# ОТРЫВОК
--*--
Матрица бунта — страница 70 из 100

Догадайтесь, чем закончится роман! Нет, не свадьбой, это старо, но фактически брачной ночью и, что важнее, брачным утром.

Мир книги Зайончковского укомплектован, как правильный конструктор из серии «Я познаю мир»: грузовики и кошки, поезда и воробьи, дворы и парки, дети и старушки, подвалы и голуби. Все это подробно, пространно, с удовольствием описывается, вплоть до того, как хвост мешал кошке охотиться, как люди «боком» ездят в метро, как собирали палатку, как шумит школа и как работают машины на стройке…

В какой-то момент чувствуешь, что обманываешь автора. Что тебе должно быть лет на — цать меньше: роман начинает глядеть дидактическим повествованием для детей. По сути, в романе два голоса: удивленный Петровичев и всеобъясняющий голос наставительного рассказчика. Текст романа не раз всерьез посвящает себя воспроизведению известных формул, принятых образов и ассоциаций, приводит поговорки и набившие оскомину мудрости — такое впечатление, что роман учит маленького читателя судить о мире, воспринимать его в рамках нормальных, то есть принятых, воспроизводимых от поколения к поколению, представлений.

Дети (Петрович) так не думают — так их учат думать и отвечать на уроке в школе на вопрос типа «За что я люблю книгу?»: «С помощью книжки, — втихаря подсказывает добрый автор, — можно было путешествовать в такие места, куда не дойдут никакие … ноги».
--*--
# ЧТО НУЖНО СДЕЛАТЬ
Перепишите слово в слово часть отрывка о романе Зайончковского от слов «В какой-то момент» до слов «к поколению, представлений.» включительно.

# ПРЕДОСТАВЛЕННЫЕ ЗАПИСИ
--*--
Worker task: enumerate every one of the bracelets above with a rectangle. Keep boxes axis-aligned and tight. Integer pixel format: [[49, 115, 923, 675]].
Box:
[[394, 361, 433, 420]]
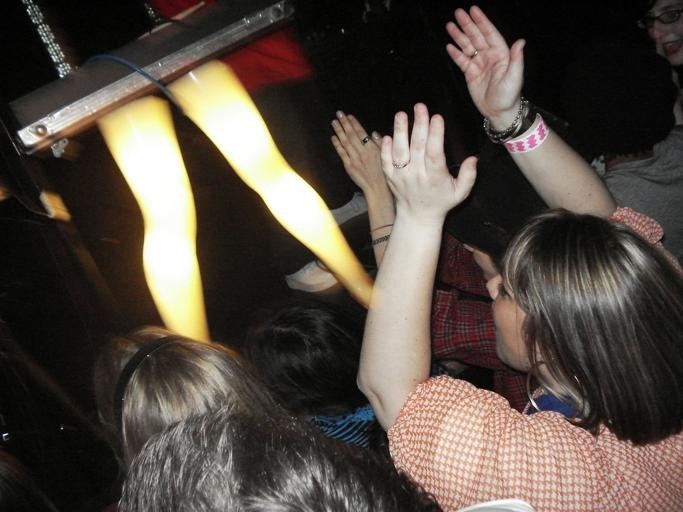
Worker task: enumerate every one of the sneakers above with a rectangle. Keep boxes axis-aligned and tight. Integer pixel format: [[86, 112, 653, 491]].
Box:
[[328, 190, 370, 232], [282, 258, 338, 294]]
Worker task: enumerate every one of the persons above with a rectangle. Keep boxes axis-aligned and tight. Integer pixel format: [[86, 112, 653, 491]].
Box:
[[0, 0, 683, 510]]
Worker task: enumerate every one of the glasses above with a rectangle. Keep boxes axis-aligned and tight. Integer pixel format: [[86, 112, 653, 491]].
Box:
[[635, 8, 683, 29]]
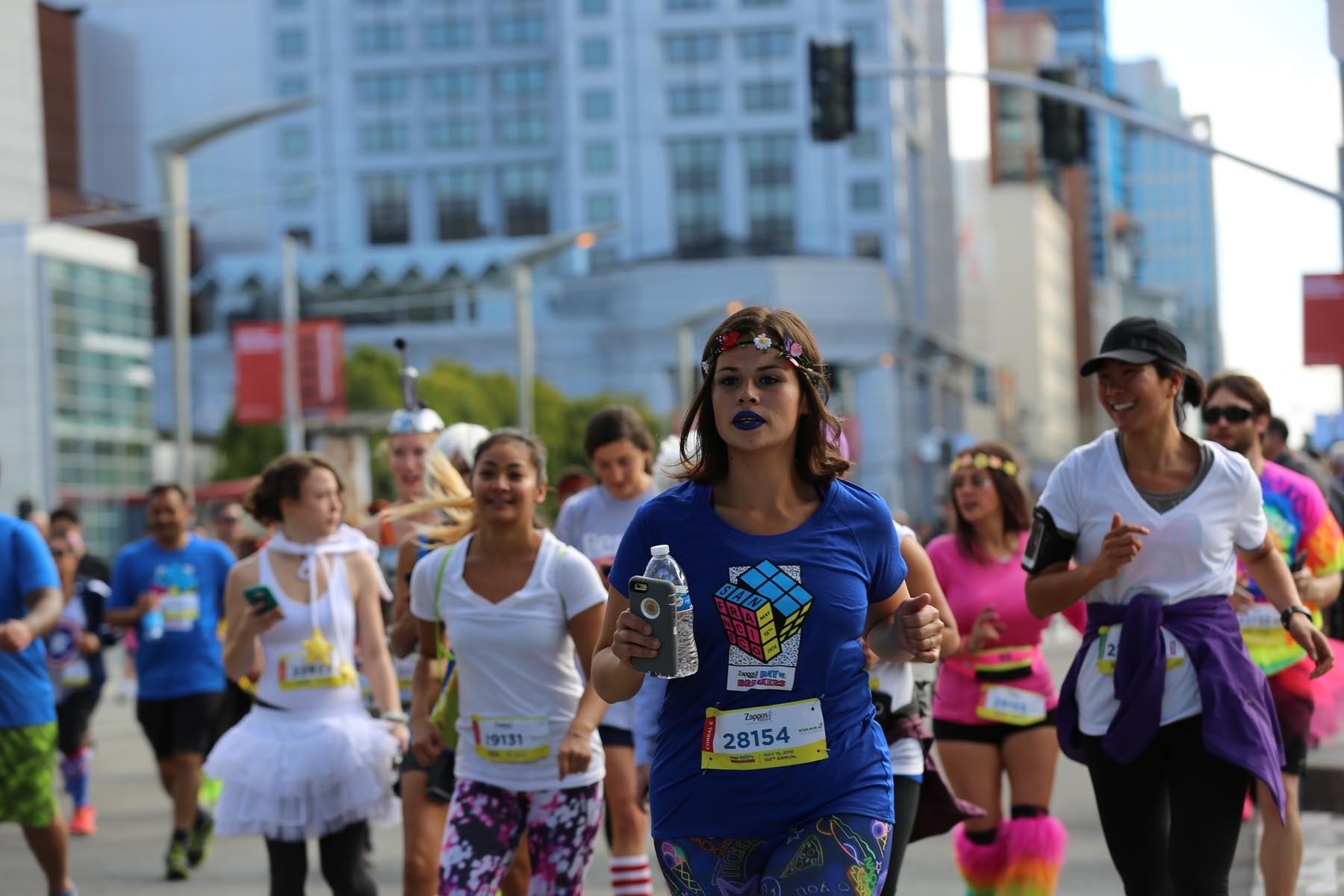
--*--
# РЕЗУЛЬТАТ ВЫПОЛНЕНИЯ
В какой-то момент чувствуешь, что обманываешь автора. Что тебе должно быть лет на — цать меньше: роман начинает глядеть дидактическим повествованием для детей. По сути, в романе два голоса: удивленный Петровичев и всеобъясняющий голос наставительного рассказчика. Текст романа не раз всерьез посвящает себя воспроизведению известных формул, принятых образов и ассоциаций, приводит поговорки и набившие оскомину мудрости — такое впечатление, что роман учит маленького читателя судить о мире, воспринимать его в рамках нормальных, то есть принятых, воспроизводимых от поколения к поколению, представлений.